• [ИСХОДНЫЙ ОТРЫВОК]
Пришли мы в павильон. Первым меня увидел Михаил Иванович Жаров. Увидел меня и говорит: «Это кто такой?»

Я перепугался страшно, стою и молчу. Сказали про меня, что я буду играть пиротехника. Жаров засмеялся и подтвердил: «Во, точно. Такой взорвет!»

В общем, за один день и сняли весь эпизод. Режиссер картины Александр Файнциммер, человек спокойный, уравновешенный, не мешал мне. У него были отличные ассистенты — молодые Карелов, Чулюкин. Они все время что-то придумывали, лазили на декорации, на колосники. Пускали мою «ракету», которая взрывалась и чуть было действительно все не сожгла там.

Отсняли эпизод. Меня отпустили домой. И вдруг спустя несколько дней звонок.

— Вы знаете, — сказали мне по телефону, — эпизод получился смешной, и авторы решили приписать еще один, специально для вас.

• [БЛОК ДАННЫХ]
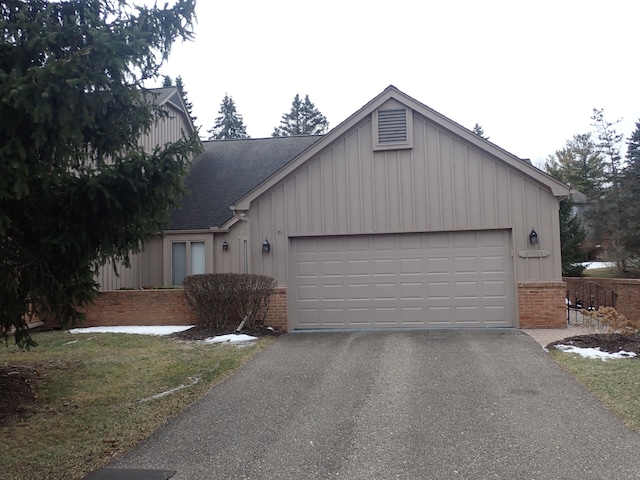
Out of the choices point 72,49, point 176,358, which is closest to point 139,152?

• [СПИСОК ЗАДАНИЙ]
• a. Обновите исходный отрывок: перепишите его часть, которая начинается со слов «Я перепугался страшно, стою» и заканчивается словами «специально для вас.». В ней замените «эпизод» на «фрагмент».
• b. Согласуются ли с исходным отрывком следующие утверждения? (i) Первым рассказчика в павильоне увидел Михаил Иванович Жаров. (ii) Эпизод снимали несколько дней. (iii) Режиссер картины Александр Файнциммер мешал рассказчику. Для каждого ответьте «да» или «нет» и приведите решающие слова отрывка дословно.

• [ПРАВИЛЬНЫЕ ОТВЕТЫ]
• a.
Я перепугался страшно, стою и молчу. Сказали про меня, что я буду играть пиротехника. Жаров засмеялся и подтвердил: «Во, точно. Такой взорвет!»

В общем, за один день и сняли весь фрагмент. Режиссер картины Александр Файнциммер, человек спокойный, уравновешенный, не мешал мне. У него были отличные ассистенты — молодые Карелов, Чулюкин. Они все время что-то придумывали, лазили на декорации, на колосники. Пускали мою «ракету», которая взрывалась и чуть было действительно все не сожгла там.

Отсняли фрагмент. Меня отпустили домой. И вдруг спустя несколько дней звонок.

— Вы знаете, — сказали мне по телефону, — фрагмент получился смешной, и авторы решили приписать еще один, специально для вас.

• b.
(i) Да: «Первым меня увидел Михаил Иванович Жаров».
(ii) Нет: «В общем, за один день и сняли весь эпизод».
(iii) Нет: «Режиссер картины Александр Файнциммер, человек спокойный, уравновешенный, не мешал мне».